I've taken an interest in experimenting with it.

It has the ability to optimize dynamic code to efficient assembly instructions.

For example, calculating the sum of 1 to 100.

local sum = 0
for i = 1, 100 do
    sum = sum + i
end

It will generate assembly that is efficient. We can get a print out of the assembly using luajit -jdump. This outputs a lot, but our interest lies in the LOOP scope.

->LOOP:
xorps xmm6, xmm6
cvtsi2sd xmm6, ebp
addsd xmm7, xmm6           # sum = sum + i
add ebp, +0x01             # i = i + 1
cmp ebp, +0x64             # if i <= 100
jle ->LOOP                 #   goto LOOP
jmp ->EXIT

The numbers assigned to sum and i are used as typed information. These types don't change during the execution of the script. This allows the JIT to make efficient assembly instructions.

LuaJIT (like Lua) assumes all numbers are floating point, though. The instruction cvtsi2sd converts integers to floating point. Though this may be fast, it is an extraneous instruction.

I wanted to see if LuaJIT could just do integer specific instructions. This could probably done if we could provide hints to the JIT. Lua doesn't have a static type system, though.

local ffi = require("ffi")
ffi.cdef [[
    typedef struct { int v; } int_t;
]]

local int = ffi.metatype("int_t", {})
local sum = int(0)
for i = 1, 100 do
    sum.v = sum.v + i
end
->LOOP:
add ebp, ebx        # sum = sum + i
mov [rax+0x10], ebp # not sure what this is for
add ebx, +0x01      # i = i + 1
cmp ebx, +0x64      # if i <= 100
jle ->LOOP          #   goto LOOP
jmp ->EXIT

We have some extraneous instructions, which don't seem to be helpful here. Can we get this loop to be tighter.

With type information from ffi struct forces the instruction integer addition (add). The example above is simple and raw, but shows how easy it was to add types. LuaJIT has ways of abstracting the struct field, so the implementation does bleed through.

Using the metamethods, we can have the struct use the + operator.
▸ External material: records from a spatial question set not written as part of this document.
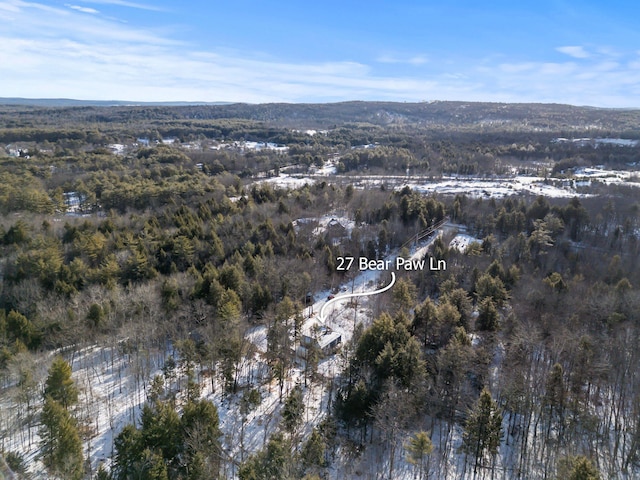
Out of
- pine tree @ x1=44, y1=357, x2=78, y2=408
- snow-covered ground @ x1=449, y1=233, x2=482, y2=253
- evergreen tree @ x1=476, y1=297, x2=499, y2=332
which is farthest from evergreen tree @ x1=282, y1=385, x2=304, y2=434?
snow-covered ground @ x1=449, y1=233, x2=482, y2=253

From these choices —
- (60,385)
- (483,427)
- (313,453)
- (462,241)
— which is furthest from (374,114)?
(313,453)

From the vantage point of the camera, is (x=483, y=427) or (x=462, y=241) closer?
(x=483, y=427)

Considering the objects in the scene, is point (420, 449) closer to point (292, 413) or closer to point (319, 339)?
point (292, 413)

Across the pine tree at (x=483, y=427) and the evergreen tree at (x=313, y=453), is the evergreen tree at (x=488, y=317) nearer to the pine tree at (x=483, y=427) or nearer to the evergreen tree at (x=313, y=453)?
the pine tree at (x=483, y=427)

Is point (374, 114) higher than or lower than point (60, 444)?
higher

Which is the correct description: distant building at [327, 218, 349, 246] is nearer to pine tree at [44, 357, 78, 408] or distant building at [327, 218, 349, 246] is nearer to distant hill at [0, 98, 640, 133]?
pine tree at [44, 357, 78, 408]

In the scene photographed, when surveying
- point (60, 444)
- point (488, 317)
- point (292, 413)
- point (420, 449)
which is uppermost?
point (488, 317)
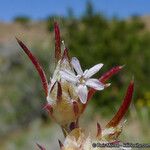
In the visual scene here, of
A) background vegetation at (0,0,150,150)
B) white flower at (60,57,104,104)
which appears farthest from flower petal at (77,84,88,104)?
background vegetation at (0,0,150,150)

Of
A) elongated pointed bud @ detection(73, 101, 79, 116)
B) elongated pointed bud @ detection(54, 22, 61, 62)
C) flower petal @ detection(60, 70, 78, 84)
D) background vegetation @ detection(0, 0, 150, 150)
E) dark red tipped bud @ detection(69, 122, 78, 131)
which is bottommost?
background vegetation @ detection(0, 0, 150, 150)

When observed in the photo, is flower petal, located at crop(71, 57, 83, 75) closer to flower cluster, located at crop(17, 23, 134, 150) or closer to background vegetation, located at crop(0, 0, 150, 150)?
flower cluster, located at crop(17, 23, 134, 150)

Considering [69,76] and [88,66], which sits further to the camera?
[88,66]

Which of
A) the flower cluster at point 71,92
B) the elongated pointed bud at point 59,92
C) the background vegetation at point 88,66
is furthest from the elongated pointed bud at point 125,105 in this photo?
the background vegetation at point 88,66

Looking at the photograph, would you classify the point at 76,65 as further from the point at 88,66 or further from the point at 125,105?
the point at 88,66

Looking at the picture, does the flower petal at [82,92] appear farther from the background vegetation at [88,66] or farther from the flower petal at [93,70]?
the background vegetation at [88,66]

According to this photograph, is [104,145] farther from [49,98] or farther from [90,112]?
[90,112]

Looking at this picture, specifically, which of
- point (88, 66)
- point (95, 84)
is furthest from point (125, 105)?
point (88, 66)

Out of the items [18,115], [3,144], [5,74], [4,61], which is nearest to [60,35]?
[3,144]
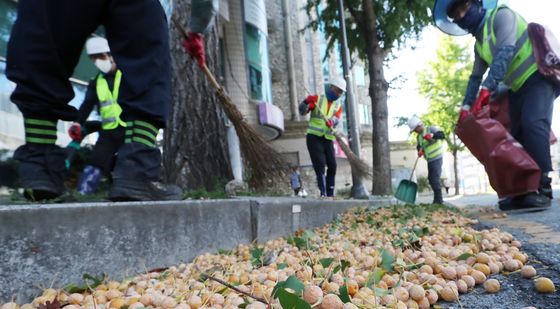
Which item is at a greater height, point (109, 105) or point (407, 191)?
point (109, 105)

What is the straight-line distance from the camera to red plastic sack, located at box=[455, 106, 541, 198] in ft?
9.98

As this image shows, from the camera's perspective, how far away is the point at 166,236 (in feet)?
5.52

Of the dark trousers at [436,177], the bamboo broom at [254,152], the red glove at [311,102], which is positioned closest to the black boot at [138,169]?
the bamboo broom at [254,152]

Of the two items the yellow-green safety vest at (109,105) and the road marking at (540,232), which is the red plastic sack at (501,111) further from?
the yellow-green safety vest at (109,105)

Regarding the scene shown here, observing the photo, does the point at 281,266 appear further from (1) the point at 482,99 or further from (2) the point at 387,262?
(1) the point at 482,99

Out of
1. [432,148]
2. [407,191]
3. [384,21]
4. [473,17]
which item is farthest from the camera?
[384,21]

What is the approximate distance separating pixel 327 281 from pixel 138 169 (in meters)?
0.99

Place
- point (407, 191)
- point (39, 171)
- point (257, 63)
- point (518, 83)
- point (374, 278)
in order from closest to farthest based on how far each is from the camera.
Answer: point (374, 278), point (39, 171), point (518, 83), point (407, 191), point (257, 63)

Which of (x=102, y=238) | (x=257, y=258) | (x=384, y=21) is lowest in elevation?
(x=257, y=258)

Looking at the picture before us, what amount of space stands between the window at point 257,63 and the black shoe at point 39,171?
10.6 m

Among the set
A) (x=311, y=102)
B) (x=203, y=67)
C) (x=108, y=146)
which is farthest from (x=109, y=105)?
(x=311, y=102)

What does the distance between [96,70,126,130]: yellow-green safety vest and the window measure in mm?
8279

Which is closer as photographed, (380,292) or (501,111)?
(380,292)

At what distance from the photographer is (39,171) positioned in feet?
5.66
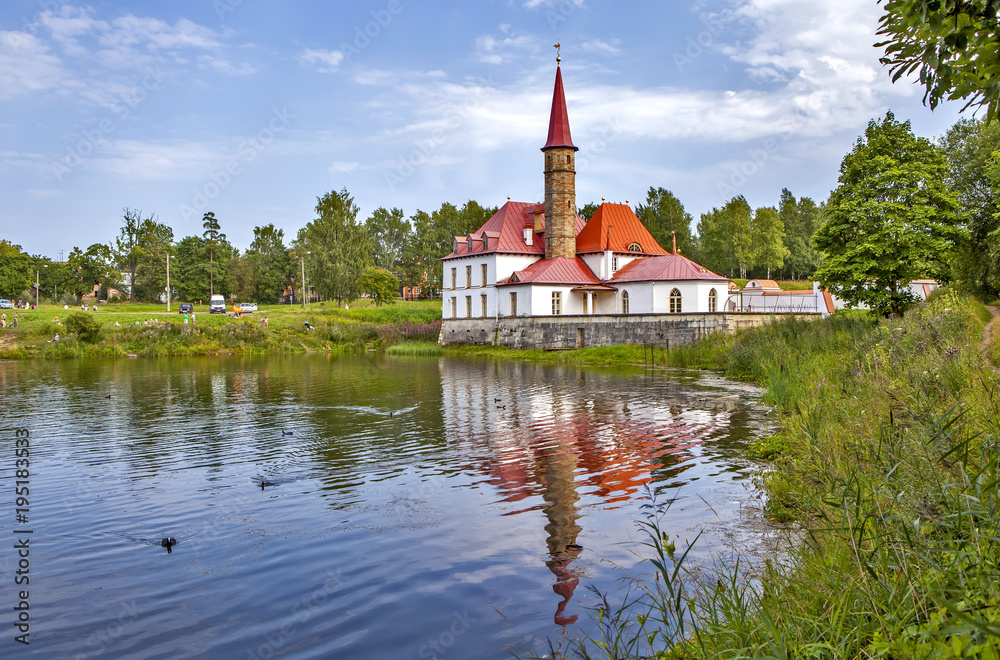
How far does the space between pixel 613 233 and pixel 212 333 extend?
33.9 m

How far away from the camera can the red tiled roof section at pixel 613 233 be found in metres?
56.7

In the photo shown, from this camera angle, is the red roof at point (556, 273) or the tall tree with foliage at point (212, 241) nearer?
the red roof at point (556, 273)

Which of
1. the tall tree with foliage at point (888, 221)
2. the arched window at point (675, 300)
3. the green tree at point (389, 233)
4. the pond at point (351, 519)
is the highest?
the green tree at point (389, 233)

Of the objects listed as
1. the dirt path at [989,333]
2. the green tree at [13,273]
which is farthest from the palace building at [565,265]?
the green tree at [13,273]

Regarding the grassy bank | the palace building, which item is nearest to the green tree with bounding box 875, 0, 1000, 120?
the palace building

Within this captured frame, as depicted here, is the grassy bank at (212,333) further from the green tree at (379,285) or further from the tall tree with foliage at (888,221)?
the tall tree with foliage at (888,221)

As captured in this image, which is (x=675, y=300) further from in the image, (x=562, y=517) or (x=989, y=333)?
(x=562, y=517)

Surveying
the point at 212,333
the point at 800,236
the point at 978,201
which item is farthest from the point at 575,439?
the point at 800,236

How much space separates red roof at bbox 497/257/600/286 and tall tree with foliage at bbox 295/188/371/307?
21297 mm

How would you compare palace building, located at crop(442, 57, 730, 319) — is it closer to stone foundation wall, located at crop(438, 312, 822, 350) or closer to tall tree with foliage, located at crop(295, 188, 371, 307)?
stone foundation wall, located at crop(438, 312, 822, 350)

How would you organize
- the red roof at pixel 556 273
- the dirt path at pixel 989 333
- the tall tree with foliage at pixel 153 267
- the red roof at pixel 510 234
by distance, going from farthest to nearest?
the tall tree with foliage at pixel 153 267
the red roof at pixel 510 234
the red roof at pixel 556 273
the dirt path at pixel 989 333

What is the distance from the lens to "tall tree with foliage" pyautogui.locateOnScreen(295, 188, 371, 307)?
70.9 metres

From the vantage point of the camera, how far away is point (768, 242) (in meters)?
77.9

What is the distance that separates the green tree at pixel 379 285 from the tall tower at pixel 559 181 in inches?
968
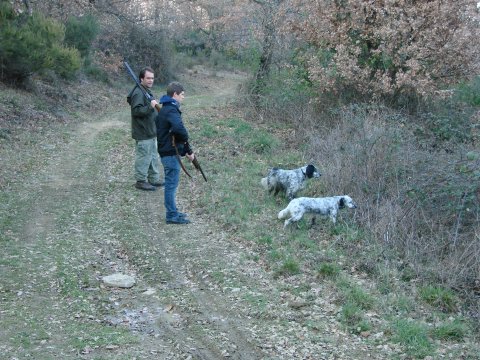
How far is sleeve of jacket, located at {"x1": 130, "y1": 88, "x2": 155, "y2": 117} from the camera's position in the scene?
985cm

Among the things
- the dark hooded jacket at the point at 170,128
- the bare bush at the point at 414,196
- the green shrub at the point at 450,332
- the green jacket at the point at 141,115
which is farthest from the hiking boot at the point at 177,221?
the green shrub at the point at 450,332

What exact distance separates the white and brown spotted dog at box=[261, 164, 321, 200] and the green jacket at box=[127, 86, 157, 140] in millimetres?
2505

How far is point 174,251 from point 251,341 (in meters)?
2.62

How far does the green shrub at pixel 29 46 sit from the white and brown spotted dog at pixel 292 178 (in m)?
11.0

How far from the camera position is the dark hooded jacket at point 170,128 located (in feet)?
26.8

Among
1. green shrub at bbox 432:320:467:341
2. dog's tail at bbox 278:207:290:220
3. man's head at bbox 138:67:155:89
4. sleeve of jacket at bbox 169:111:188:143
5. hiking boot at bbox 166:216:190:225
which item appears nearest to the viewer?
green shrub at bbox 432:320:467:341

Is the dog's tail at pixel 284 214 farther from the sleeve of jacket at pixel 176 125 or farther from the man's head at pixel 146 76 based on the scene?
the man's head at pixel 146 76

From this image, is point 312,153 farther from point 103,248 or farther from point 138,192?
point 103,248

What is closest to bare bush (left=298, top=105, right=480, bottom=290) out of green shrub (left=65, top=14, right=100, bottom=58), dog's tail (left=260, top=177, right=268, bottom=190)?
dog's tail (left=260, top=177, right=268, bottom=190)

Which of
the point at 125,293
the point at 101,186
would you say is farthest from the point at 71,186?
the point at 125,293

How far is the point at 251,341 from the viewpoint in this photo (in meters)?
5.41

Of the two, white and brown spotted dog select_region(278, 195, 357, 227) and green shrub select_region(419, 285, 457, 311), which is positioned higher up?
white and brown spotted dog select_region(278, 195, 357, 227)

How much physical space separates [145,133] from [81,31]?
16656 millimetres

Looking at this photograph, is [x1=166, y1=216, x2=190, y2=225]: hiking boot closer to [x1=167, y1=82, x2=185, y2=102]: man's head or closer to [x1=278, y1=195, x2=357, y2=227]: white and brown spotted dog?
[x1=278, y1=195, x2=357, y2=227]: white and brown spotted dog
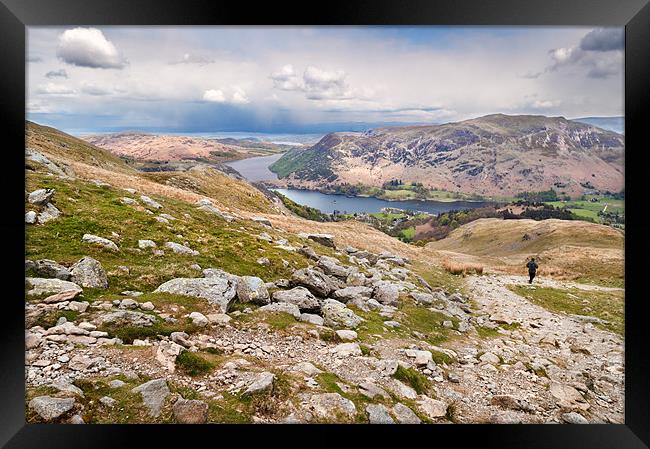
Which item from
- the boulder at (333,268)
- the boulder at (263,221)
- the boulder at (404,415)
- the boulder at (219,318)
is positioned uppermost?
the boulder at (263,221)

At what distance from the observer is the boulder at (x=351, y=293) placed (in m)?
5.59

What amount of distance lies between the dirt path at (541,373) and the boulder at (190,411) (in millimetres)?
3016

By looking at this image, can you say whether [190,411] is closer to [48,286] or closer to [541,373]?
[48,286]

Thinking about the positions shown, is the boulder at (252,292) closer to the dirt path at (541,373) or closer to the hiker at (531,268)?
the dirt path at (541,373)

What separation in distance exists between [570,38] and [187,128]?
693 centimetres

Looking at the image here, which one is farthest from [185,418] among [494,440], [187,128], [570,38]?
[570,38]

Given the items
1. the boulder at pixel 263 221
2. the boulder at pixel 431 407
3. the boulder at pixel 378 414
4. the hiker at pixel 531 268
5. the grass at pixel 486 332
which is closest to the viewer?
the boulder at pixel 378 414

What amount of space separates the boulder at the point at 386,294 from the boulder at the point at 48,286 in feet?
14.1

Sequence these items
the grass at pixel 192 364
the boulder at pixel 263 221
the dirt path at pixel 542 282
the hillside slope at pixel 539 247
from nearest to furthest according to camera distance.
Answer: the grass at pixel 192 364 < the hillside slope at pixel 539 247 < the dirt path at pixel 542 282 < the boulder at pixel 263 221

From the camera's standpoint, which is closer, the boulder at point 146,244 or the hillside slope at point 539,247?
the boulder at point 146,244

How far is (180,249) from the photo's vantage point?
18.4 ft

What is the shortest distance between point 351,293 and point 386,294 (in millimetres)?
639

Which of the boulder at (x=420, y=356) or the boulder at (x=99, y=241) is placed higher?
the boulder at (x=99, y=241)

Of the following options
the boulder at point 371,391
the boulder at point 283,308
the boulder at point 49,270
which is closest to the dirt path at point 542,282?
the boulder at point 371,391
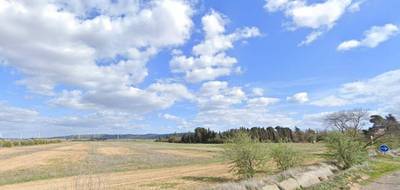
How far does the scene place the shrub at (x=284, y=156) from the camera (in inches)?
1244

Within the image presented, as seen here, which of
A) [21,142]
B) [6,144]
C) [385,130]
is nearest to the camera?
[385,130]

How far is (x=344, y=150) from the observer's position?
32625 mm

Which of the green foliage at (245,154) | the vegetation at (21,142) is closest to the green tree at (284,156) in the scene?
the green foliage at (245,154)

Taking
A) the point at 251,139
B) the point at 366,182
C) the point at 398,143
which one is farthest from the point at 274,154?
the point at 398,143

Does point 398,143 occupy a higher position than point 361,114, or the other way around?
point 361,114

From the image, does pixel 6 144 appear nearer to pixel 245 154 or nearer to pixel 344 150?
pixel 245 154

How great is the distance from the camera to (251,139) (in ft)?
92.7

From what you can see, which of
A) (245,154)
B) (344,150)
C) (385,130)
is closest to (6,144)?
(385,130)

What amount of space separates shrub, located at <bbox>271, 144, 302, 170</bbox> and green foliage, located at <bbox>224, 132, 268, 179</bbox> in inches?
156

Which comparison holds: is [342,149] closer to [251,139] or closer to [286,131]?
[251,139]

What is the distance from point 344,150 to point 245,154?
9.86 metres

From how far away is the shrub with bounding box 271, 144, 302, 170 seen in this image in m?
31.6

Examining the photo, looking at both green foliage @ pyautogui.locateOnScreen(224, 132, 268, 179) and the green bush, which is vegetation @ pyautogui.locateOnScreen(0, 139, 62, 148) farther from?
green foliage @ pyautogui.locateOnScreen(224, 132, 268, 179)

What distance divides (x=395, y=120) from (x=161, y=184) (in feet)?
257
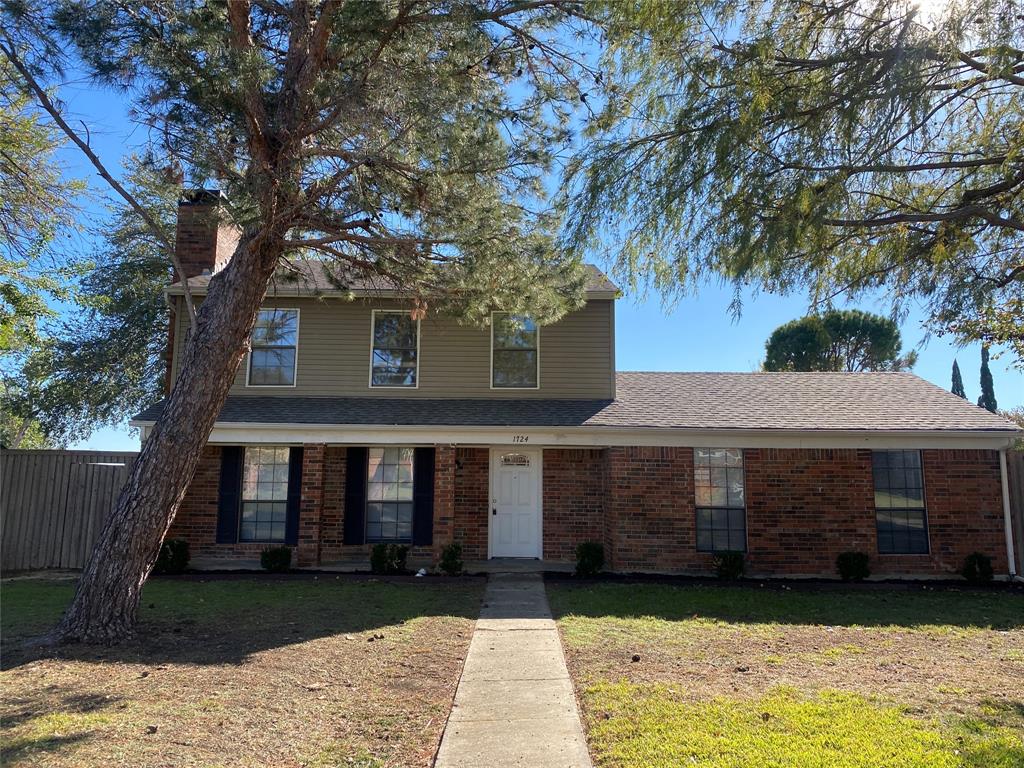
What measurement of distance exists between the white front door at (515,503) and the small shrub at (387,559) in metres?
1.84

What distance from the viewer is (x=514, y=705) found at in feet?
16.0

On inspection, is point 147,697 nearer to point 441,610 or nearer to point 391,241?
point 441,610

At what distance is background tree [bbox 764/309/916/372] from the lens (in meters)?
31.0

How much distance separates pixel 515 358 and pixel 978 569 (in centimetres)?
892

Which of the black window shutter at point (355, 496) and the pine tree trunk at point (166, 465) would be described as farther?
the black window shutter at point (355, 496)

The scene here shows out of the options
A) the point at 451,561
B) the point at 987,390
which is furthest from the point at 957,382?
the point at 451,561

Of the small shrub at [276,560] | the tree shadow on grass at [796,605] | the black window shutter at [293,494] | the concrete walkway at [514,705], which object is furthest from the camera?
the black window shutter at [293,494]

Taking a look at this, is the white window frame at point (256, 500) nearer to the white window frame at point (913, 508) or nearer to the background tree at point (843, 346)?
the white window frame at point (913, 508)

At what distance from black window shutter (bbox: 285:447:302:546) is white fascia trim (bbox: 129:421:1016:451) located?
37.5 inches

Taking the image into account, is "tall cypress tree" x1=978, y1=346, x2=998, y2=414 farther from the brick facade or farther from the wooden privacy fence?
the wooden privacy fence

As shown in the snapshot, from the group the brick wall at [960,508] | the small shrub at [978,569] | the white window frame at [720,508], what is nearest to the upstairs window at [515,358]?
the white window frame at [720,508]

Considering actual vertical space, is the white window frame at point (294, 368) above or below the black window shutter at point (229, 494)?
above

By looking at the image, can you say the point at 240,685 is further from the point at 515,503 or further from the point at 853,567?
the point at 853,567

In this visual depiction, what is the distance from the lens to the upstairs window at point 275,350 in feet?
41.8
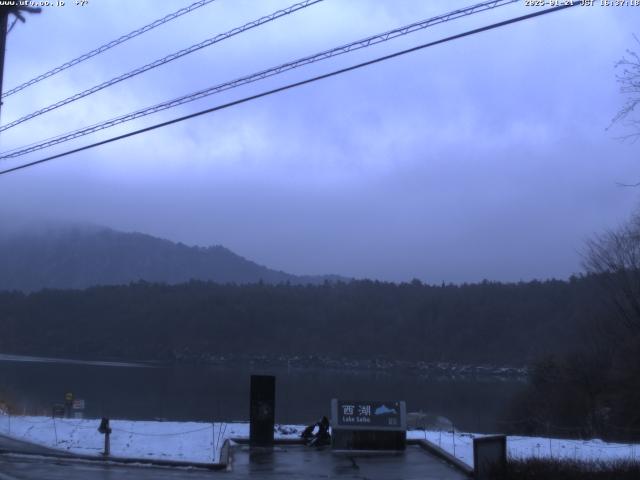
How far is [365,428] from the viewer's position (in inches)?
782

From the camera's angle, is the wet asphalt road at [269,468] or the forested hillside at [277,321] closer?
the wet asphalt road at [269,468]

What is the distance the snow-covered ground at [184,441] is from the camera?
766 inches

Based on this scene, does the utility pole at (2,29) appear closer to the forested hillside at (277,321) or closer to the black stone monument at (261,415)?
the black stone monument at (261,415)

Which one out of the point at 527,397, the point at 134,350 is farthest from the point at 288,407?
the point at 134,350

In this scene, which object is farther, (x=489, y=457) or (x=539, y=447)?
(x=539, y=447)

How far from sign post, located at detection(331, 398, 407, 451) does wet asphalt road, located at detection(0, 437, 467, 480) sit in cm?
47

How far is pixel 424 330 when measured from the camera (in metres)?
108

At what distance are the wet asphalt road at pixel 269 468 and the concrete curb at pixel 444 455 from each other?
17 centimetres

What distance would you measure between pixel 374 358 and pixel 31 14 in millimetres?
92170

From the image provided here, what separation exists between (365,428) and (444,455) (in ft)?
7.10

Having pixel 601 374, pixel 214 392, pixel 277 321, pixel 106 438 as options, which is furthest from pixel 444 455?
pixel 277 321

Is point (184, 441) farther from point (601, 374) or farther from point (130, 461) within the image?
point (601, 374)

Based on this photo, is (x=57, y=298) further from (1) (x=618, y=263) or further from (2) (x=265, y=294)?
(1) (x=618, y=263)

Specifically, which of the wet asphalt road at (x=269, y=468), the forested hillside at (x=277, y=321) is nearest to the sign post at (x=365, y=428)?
the wet asphalt road at (x=269, y=468)
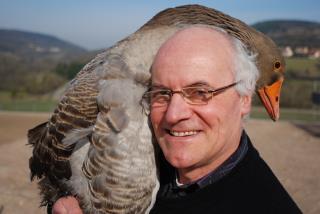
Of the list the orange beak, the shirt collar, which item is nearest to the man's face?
the shirt collar

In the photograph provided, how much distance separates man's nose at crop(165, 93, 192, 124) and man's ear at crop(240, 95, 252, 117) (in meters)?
0.38

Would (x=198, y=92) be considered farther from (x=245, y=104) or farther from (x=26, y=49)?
(x=26, y=49)

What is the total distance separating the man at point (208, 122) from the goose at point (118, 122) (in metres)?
0.16

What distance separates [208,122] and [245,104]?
0.33 metres

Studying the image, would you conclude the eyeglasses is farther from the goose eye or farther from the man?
the goose eye

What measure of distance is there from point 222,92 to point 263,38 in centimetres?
96

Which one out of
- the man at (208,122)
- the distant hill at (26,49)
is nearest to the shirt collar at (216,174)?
the man at (208,122)

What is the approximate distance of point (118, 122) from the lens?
2818mm

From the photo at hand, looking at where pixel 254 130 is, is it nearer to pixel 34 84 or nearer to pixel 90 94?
pixel 90 94

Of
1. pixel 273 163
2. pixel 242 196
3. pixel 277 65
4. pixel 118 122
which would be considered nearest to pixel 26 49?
pixel 273 163

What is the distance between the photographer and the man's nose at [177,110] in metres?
2.54

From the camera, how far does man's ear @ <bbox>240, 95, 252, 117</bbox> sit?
2.72 meters

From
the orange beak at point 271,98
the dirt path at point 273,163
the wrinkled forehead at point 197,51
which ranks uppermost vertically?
the wrinkled forehead at point 197,51

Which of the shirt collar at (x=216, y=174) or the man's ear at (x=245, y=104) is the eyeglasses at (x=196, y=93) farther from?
the shirt collar at (x=216, y=174)
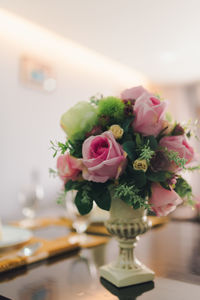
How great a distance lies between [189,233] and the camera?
48.8 inches

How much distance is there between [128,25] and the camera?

local ffi = require("ffi")
ffi.cdef [[
    typedef struct { int v; } int_t;
]]

local int
int = ffi.metatype("int_t", {
    __add = function(a, b) return int(a.v + b) end
})
local sum = int(0)
for i = 1, 100 do
    sum = sum + i
end
->LOOP:
add ebp, ebx    # sum = sum + i
add ebx, +0x01  # i = i + 1
cmp ebx, +0x64  # if i <= 100
jle ->LOOP      #   goto LOOP
jmp ->EXIT

The loop can literally not get tighter here. Unless we remove the loop entirely. LuaJIT can perform loop unrolling, which means the loop flattens, so that sum = sum + 1 is repeated 100 times. I have not been able to get LuaJIT to perofmr this optimization.

Here we've managed to take standard lua code and using he ffi functionality optimize it. The JIT is using the type information for more optimized assembly.